Grégory Marchand’s restaurant Frenchie has become legendary not just for the quality of its food, but for the almost superhuman effort required to secure a table in the tiny dining room. Luckily there is Frenchie Bar à Vins across the street, where you can sample his Anglo-influenced take on bistro cooking without a reservation.
Showing up just after 7pm, we were able to take our pick of the high tables, some of which already had a few occupants. This is the sort of place where neighbours quickly become friends, and before long we were exchanging cards and even bites of food with the Japanese-French group on our left and the journalist from New York on our right.

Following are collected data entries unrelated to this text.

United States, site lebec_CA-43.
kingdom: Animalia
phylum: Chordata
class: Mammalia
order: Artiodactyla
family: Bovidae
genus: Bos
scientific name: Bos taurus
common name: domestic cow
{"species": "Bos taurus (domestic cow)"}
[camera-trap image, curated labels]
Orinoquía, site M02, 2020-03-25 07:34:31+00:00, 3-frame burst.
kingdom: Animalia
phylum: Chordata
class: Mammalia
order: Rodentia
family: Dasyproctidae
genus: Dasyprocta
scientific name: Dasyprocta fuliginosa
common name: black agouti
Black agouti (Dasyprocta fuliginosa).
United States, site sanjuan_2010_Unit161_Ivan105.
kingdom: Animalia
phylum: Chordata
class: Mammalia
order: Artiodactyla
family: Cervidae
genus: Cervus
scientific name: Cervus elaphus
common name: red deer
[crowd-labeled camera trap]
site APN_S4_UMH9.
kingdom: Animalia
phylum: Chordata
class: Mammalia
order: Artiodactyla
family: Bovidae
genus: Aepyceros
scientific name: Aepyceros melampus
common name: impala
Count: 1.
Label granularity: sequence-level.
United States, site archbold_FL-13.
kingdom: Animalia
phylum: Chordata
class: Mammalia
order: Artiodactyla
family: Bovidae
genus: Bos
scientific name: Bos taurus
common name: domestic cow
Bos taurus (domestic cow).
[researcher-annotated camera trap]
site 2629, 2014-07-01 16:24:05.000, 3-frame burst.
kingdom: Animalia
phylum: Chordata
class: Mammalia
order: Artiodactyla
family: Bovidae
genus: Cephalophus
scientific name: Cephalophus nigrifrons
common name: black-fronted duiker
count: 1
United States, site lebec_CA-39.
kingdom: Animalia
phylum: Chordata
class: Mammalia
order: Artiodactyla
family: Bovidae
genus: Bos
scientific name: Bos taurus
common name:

Divided into categories such as meat, fish and antipasti, with two or three small plates on offer for each, the menu encourages nibbling and sharing. Burrata, a bit of a cliché on Paris bistro menus this year, came with slices of boudin noir (black pudding) and one of the chutneys for which Marchand has become famous, made here with apple. There wasn’t a lot of boudin in relation to the wobbly cloud of cheese, but the balance seemed right and the chutney added a welcome sweet-sour note. The adventurous-sounding tête de cochon (pig’s head) turned out to be mostly pork cheek, served with a dab of creamy parsnip purée, white coco beans and girolle mushrooms. Continuing with the piggy theme, we ordered the pulled pork sandwich, a classic from the American south. Served on a brioche bun, the shredded meat seasoned with vinegar and smoky barbecue sauce turned out to be so addictive that we asked for another one, and would happily have returned the next day to eat two more.
To finish, a very intense chocolate pot de crème came topped with a drizzling of potent olive oil that to us seemed out of place in a dessert. A seasonal dessert, pannacotta with sage and lemon, wouldn’t have won a beauty contest but the flavour made up for it. The perfectly bilingual waiter suggested a white wine from Savoie (the Berlioz Chignin) to accompany our meal, which pleasantly surprised the wine expert in our group. Frenchie isn’t exactly cheap when you add it all up at the end, but it’s hard to think of a better spot for an impromptu meal with old and new friends.